Sexual harassment can have serious legal consequences to the perpetrators and the employer. It is imperative to note that the EEOC enforces strict regulations prohibiting sexual harassment and other forms of workplace harassment (EEOC, 2016). Notably, Title VII of the Civil Rights Act of 1964 protects employees and job applicants from discriminative practices on the basis of gender, sexual orientation, and other “protected classes (EEOC, 2016). Violation of Title VII and other EEOC laws and regulation can attract costly fines and penalties. Covered entities can be held responsible for sexual harassment in the workplace and if found guilty they may be required by law to not only compensate the victims of this mistreatment but also incur costs associated with lost wages, legal fees, counseling, days absent, and other expenses (McDonald, Charlesworth, & Graham, 2015).  Employers and HR managers are thus expected to ensure fairness from hiring to performance appraisal, talent management, compensation, termination and even demotion (McDonald, Charlesworth, & Graham, 2015). Equally, individual employees found guilty of sexually harassing may face severe consequences such as strict monitoring, demotion, probation, transfer, citation in the employee's permanent file, termination, financial loses (in terms of fines and penalties), and even imprisonment (McDonald, Charlesworth, & Graham, 2015).

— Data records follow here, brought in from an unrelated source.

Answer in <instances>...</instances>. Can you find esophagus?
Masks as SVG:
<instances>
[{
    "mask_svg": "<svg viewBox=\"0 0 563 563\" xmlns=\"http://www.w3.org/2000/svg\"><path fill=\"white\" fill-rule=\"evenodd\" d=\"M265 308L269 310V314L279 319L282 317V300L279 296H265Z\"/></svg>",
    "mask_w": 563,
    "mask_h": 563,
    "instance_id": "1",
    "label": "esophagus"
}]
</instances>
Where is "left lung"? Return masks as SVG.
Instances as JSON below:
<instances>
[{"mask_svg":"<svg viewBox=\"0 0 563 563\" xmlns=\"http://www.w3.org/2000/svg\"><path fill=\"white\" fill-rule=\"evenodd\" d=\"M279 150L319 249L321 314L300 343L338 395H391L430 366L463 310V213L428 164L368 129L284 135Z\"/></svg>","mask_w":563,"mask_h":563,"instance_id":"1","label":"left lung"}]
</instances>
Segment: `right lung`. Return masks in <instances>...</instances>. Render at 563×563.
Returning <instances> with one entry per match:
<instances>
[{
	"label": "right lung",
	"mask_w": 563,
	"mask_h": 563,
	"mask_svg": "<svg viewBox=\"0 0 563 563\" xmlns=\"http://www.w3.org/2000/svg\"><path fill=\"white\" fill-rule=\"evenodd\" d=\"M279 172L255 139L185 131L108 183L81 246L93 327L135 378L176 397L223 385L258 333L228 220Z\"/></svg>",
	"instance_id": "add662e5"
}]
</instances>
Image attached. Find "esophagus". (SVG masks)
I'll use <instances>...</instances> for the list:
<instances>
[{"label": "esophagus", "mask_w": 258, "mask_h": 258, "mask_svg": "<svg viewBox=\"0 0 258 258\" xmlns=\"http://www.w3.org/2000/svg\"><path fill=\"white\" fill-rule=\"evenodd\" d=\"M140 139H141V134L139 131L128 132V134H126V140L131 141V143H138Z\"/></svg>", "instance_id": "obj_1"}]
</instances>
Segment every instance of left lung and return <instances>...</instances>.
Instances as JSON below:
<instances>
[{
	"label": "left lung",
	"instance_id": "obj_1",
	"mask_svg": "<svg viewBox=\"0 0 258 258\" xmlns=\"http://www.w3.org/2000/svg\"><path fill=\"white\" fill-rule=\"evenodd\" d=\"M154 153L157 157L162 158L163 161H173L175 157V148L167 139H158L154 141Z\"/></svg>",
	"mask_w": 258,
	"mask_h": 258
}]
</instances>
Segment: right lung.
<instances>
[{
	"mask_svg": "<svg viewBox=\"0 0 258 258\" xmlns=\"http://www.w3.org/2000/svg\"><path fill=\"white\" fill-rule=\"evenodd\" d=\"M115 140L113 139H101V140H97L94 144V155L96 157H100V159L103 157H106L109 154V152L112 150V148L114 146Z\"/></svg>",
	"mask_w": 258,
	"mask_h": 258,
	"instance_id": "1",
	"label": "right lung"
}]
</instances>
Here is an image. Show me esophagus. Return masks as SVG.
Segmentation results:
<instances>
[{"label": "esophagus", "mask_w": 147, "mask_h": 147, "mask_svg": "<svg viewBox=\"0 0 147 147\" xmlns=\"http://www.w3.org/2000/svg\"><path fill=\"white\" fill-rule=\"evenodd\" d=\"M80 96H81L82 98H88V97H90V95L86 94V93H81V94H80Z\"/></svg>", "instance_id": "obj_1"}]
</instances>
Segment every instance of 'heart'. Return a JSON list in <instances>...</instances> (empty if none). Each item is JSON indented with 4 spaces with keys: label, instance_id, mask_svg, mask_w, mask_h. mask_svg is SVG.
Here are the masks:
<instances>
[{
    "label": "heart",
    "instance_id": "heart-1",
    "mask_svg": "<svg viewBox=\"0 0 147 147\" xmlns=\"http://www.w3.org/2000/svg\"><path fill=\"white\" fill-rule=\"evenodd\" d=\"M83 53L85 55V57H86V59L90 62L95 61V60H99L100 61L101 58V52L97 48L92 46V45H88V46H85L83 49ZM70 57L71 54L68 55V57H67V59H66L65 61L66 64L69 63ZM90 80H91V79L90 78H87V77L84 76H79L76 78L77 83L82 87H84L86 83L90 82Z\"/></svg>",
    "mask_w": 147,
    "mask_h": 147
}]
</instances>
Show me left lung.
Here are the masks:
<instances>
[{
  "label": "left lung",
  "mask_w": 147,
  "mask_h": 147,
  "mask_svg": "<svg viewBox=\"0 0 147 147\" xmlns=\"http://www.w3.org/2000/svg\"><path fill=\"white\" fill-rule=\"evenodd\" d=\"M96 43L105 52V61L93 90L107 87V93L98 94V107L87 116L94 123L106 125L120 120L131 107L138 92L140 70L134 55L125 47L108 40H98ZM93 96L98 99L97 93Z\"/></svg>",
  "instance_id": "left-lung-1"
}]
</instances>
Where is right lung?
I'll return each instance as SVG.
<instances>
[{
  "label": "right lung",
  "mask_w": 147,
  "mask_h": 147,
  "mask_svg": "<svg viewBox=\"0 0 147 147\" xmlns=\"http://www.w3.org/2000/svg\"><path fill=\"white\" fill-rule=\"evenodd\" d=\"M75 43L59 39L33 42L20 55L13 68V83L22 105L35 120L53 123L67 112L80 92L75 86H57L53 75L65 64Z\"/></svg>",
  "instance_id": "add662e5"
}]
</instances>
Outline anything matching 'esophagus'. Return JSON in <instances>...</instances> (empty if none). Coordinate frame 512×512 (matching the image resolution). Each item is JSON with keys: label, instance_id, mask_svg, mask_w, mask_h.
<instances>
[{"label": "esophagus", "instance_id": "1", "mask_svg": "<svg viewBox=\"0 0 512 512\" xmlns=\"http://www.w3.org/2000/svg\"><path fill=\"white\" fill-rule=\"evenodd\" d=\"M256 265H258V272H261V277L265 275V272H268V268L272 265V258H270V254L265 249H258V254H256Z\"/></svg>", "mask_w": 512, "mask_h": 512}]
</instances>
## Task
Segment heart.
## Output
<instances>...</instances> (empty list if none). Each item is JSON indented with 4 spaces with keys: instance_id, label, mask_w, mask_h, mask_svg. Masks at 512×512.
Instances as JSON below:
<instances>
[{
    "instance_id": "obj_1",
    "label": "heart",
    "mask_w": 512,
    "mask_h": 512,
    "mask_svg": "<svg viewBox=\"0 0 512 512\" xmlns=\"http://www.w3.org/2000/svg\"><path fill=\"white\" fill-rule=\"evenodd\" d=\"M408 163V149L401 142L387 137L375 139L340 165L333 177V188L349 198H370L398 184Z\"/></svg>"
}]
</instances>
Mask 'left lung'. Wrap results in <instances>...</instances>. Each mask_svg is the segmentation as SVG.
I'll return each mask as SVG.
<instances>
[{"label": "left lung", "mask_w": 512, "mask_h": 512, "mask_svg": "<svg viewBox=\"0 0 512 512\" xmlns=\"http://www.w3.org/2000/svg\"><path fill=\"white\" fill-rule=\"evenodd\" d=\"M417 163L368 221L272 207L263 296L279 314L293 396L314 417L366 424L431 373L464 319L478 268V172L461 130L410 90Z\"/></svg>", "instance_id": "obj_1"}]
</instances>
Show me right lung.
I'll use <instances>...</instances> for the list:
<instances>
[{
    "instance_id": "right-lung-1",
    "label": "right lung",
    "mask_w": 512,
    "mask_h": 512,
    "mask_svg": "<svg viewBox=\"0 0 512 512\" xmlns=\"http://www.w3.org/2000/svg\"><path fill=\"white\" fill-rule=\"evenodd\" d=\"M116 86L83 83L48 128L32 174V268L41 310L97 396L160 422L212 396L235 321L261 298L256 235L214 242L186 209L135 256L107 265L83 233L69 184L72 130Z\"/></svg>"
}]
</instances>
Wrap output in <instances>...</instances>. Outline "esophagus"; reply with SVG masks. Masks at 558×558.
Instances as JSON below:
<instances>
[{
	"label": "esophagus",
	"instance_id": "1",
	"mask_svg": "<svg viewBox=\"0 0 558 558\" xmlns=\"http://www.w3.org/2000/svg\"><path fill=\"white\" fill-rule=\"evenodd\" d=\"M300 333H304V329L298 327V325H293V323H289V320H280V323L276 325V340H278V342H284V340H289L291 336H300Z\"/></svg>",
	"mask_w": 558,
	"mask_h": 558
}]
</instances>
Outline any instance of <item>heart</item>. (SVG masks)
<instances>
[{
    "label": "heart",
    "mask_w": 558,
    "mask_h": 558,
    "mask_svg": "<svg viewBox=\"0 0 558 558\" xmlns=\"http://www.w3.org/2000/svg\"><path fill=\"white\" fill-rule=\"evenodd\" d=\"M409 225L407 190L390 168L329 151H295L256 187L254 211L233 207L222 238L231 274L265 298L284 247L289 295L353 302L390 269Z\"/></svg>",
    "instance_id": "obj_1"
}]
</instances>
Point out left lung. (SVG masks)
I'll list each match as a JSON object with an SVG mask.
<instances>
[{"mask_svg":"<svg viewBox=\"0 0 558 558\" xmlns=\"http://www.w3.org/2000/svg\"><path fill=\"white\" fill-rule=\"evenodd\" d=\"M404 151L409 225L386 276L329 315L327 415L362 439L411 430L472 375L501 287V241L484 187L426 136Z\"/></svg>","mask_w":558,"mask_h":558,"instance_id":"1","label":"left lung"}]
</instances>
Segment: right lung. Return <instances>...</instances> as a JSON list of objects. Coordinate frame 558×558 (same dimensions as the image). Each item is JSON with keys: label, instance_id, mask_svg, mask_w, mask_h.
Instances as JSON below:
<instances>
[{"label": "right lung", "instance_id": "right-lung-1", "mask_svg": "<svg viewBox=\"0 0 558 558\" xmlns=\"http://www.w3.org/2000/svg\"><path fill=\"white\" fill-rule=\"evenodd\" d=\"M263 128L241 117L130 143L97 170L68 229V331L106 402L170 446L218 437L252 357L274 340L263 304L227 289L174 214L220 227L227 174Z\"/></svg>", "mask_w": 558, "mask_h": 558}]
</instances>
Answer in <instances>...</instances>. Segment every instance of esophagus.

Strategies for Eliminating Workplace Sexual Harassment

Many strategies have been advanced to help organizations curb the problem of sexual harassment in their workplace. Many organizations put in place strict policies defining their stance on sexual harassment and overall workplace harassment (Haruna et al., 2016). Also, many companies implement sexual harassment training to help their human resources better understand what sexual harassment entails, EEOC regulations regarding workplace sexual harassment, compliance with the organization’s policy regarding sexual harassment, reporting sexual harassment incidences at work and cooperating with investigation authorities, and effective ways to foster a safe work environment (EEOC, 2016). Some organizations provide leadership training to enable and encourage their executive managers and supervisors employ ethical leadership in the workplace (Hassan, Wright, & Yukl, 2014). Providing social, financial, and psychological support to employees who face or are vulnerable to sexual harassment may help them to better cope with emotional, physical or economic consequences of the incidence (Buchanan et al., 2018).

Discussion and Conclusion

Sexual harassment remains a highly prevalent and persistent problem in many organizations today. The scope of sexual harassment has evolved considerably to become a very complex and dynamic concept. Today the meaning and scope of sexual harassment among employees go beyond and above the simple definition provided by the EEOC to include new forms. As established in the research findings, both men and women may perpetrator or fall victims of sexual harassment, but men are largely responsible for most of the incidences. Gender power inequality predisposes men to engage in sexual harassment compared to their women counterparts (Abrahams et a., 2015). Consistently, research shows that treating male patients has been established to be a predictor of sexual harassment in the healthcare setting (Boissonnault et al., 2017). Employees can be sexually mistreated by their colleagues, supervisors, subordinates, and customers not only within the workplace but also outside the organization.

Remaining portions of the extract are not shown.